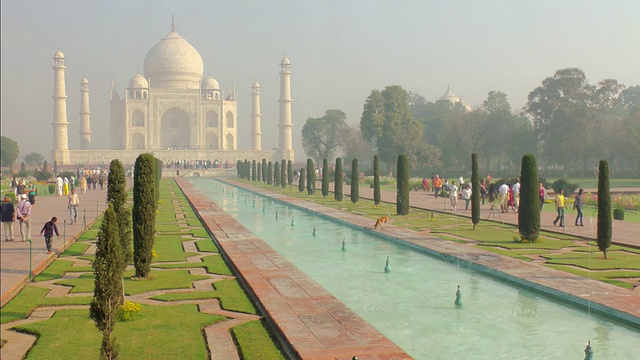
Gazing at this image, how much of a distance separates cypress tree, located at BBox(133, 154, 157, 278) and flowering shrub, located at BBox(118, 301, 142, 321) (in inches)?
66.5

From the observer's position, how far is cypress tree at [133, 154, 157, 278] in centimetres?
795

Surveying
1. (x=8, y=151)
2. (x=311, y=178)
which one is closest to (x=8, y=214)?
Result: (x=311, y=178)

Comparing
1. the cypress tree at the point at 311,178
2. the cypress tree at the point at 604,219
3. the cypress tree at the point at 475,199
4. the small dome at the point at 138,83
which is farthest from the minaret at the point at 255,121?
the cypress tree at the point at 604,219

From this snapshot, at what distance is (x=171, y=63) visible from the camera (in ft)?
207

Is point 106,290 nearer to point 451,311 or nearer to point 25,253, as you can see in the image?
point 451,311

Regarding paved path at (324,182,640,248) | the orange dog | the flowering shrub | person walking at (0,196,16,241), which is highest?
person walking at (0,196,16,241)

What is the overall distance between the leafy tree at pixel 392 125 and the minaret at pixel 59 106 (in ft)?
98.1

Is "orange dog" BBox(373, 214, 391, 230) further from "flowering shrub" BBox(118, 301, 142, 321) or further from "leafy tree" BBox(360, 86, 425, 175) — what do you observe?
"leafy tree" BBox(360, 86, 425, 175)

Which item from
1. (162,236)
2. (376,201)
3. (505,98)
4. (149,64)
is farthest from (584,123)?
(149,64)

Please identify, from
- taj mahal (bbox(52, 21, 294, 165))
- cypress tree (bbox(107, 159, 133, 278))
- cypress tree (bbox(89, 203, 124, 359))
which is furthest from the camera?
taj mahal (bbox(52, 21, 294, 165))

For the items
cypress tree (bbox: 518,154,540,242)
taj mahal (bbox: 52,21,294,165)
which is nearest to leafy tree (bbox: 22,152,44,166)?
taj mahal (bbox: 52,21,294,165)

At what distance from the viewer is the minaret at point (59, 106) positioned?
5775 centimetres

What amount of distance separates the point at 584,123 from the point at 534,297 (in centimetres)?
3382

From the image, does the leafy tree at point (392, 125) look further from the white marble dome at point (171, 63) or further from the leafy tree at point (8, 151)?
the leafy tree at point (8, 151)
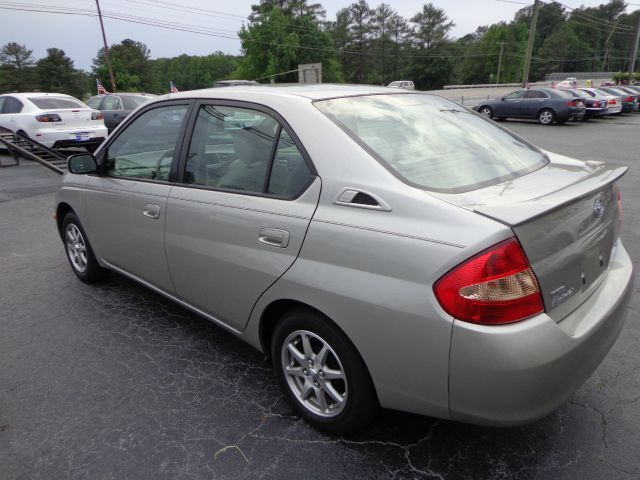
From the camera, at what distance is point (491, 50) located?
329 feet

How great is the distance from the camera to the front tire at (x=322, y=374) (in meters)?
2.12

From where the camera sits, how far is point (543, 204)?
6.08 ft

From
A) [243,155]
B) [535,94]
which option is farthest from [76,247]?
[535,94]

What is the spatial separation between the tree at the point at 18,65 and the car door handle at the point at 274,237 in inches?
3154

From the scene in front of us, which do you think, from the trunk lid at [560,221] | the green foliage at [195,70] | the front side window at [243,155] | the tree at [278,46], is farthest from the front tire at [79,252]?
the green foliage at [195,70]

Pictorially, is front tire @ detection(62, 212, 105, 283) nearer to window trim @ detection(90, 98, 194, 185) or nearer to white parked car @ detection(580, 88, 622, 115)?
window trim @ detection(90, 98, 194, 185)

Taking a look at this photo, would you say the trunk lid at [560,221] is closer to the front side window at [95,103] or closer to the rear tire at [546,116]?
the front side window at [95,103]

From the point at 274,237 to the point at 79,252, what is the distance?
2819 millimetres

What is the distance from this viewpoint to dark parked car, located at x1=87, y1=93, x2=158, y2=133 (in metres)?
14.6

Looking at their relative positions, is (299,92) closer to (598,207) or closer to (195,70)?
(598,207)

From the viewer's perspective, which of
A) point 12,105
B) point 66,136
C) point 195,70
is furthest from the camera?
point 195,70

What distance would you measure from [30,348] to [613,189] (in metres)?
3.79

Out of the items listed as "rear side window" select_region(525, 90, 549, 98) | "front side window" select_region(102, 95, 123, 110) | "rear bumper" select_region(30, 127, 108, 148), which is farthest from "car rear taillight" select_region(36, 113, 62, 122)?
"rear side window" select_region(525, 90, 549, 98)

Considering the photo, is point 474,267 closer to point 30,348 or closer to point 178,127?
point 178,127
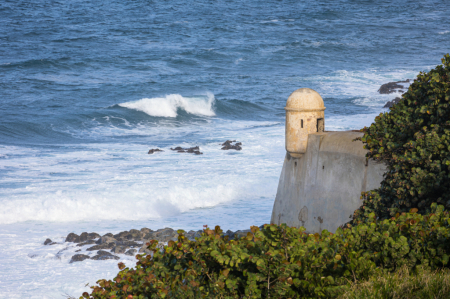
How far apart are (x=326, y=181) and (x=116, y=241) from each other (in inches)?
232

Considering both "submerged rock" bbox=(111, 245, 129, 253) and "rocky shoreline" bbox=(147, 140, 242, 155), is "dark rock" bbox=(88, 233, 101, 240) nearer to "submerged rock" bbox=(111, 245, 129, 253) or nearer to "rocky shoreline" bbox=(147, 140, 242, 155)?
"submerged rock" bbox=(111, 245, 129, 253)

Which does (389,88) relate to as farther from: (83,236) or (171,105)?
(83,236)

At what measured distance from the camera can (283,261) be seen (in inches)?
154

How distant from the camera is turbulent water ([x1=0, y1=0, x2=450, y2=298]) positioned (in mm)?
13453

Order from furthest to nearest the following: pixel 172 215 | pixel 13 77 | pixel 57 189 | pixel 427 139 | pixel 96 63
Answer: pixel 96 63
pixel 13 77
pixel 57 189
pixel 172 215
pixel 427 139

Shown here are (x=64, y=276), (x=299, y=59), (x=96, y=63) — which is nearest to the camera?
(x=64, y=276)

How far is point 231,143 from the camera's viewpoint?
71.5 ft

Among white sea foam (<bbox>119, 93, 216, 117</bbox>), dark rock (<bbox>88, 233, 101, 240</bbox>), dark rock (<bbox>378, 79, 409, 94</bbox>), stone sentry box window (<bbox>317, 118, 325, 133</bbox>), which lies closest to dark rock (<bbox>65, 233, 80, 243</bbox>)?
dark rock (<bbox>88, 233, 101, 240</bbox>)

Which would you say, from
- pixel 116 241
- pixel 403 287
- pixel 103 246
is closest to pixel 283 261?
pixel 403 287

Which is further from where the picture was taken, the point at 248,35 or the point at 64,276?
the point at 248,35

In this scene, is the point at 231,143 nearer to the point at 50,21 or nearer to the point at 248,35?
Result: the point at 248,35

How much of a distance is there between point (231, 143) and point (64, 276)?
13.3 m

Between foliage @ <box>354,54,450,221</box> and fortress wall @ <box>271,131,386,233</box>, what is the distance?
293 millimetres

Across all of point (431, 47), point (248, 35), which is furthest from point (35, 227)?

####

REQUIRED WORK:
Arrange the entries as a Markdown table with the columns Row and Text, starting at the line containing "How much of a distance is" and continuing through the last line of the entries, both included. Number each line and leave out blank lines.

ANSWER TO THE EXERCISE:
| Row | Text |
|---|---|
| 1 | How much of a distance is there between point (231, 143) and point (64, 276)? |
| 2 | 13.3 m |
| 3 | Between foliage @ <box>354,54,450,221</box> and fortress wall @ <box>271,131,386,233</box>, what is the distance? |
| 4 | 293 millimetres |
| 5 | Across all of point (431, 47), point (248, 35), which is furthest from point (35, 227)? |